## Start

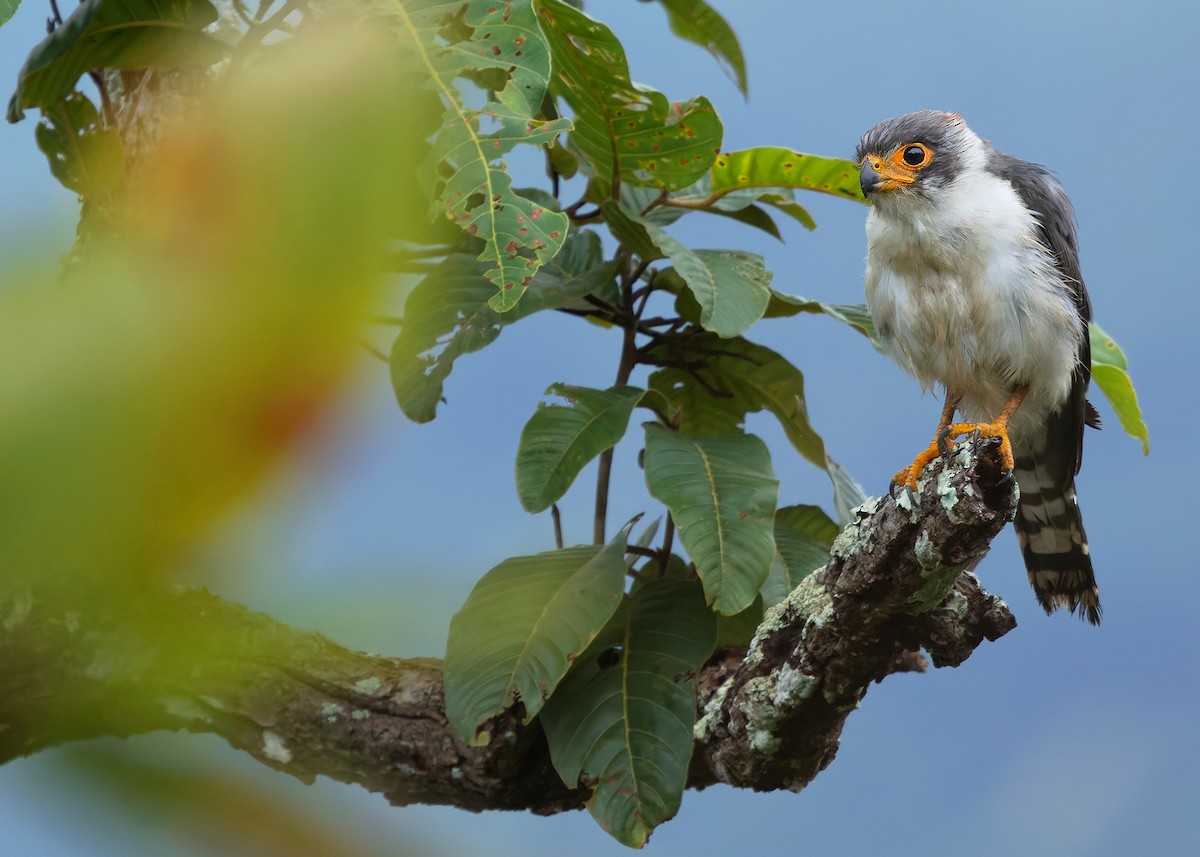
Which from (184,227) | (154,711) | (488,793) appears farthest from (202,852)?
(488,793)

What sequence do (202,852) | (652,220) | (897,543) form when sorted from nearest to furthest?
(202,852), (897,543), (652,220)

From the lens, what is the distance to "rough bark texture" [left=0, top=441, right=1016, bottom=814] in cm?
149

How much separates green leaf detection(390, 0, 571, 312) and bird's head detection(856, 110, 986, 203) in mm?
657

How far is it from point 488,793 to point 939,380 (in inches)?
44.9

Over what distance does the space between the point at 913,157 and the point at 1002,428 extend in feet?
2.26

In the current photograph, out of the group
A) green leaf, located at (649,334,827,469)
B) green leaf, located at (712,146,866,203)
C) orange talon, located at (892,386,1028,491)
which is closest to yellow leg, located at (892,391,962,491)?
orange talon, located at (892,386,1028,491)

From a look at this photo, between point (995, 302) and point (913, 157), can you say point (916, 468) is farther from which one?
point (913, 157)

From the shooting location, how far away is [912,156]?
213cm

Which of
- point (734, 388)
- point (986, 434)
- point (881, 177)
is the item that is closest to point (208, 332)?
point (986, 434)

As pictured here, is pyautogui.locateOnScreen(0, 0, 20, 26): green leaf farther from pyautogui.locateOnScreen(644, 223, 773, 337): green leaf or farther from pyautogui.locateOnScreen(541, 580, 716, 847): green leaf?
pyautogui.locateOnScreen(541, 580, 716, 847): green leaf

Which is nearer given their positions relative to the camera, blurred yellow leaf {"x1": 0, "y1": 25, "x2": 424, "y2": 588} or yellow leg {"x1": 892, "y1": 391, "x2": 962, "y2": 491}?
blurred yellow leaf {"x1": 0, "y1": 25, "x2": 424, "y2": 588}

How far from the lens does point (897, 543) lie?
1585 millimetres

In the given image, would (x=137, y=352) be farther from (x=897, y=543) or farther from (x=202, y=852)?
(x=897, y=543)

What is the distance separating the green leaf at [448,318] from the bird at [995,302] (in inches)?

## End

* **EXERCISE**: Reproduce all of the data above word for word, leaving out the pictures.

* **FINAL RESULT**:
Which from (184,227) | (154,711) | (488,793) appears farthest from (202,852)?
(488,793)

What sequence do (202,852) | (652,220) | (897,543) form when sorted from nearest to furthest?
(202,852), (897,543), (652,220)

From the lens, what is the distance to "rough bark texture" [left=0, top=441, right=1016, bottom=814] in cm?
149

How much separates green leaf detection(390, 0, 571, 312) and bird's head detection(856, 110, 986, 203) in mm?
657

How far is it from point 488,793 to point 939,380 (in inches)?
44.9

Over what distance does the space between the point at 913,157 and the point at 1002,428 extend in feet?
2.26

In the current photograph, out of the group
A) green leaf, located at (649,334,827,469)
B) green leaf, located at (712,146,866,203)
C) orange talon, located at (892,386,1028,491)
which is closest to yellow leg, located at (892,391,962,491)?
orange talon, located at (892,386,1028,491)

From a look at this photo, between point (995, 302) and point (913, 157), can you say point (916, 468) is farther from which one?
point (913, 157)

From the shooting location, how far away is [912,156]?
213cm

Which of
- point (734, 388)
- point (986, 434)
- point (881, 177)
is the item that is closest to point (208, 332)?
point (986, 434)

As pictured here, is pyautogui.locateOnScreen(0, 0, 20, 26): green leaf farther from pyautogui.locateOnScreen(644, 223, 773, 337): green leaf or farther from pyautogui.locateOnScreen(541, 580, 716, 847): green leaf?
pyautogui.locateOnScreen(541, 580, 716, 847): green leaf

Which is nearer given their positions relative to the camera, blurred yellow leaf {"x1": 0, "y1": 25, "x2": 424, "y2": 588} or yellow leg {"x1": 892, "y1": 391, "x2": 962, "y2": 491}?
blurred yellow leaf {"x1": 0, "y1": 25, "x2": 424, "y2": 588}

How far from the lens does point (897, 543) lie?
1585 millimetres

In the given image, would (x=137, y=352) be farther from (x=897, y=543) or farther from (x=202, y=852)?
(x=897, y=543)

What is the distance separating the green leaf at [448,318] from the bird at [995,302] (in inches)?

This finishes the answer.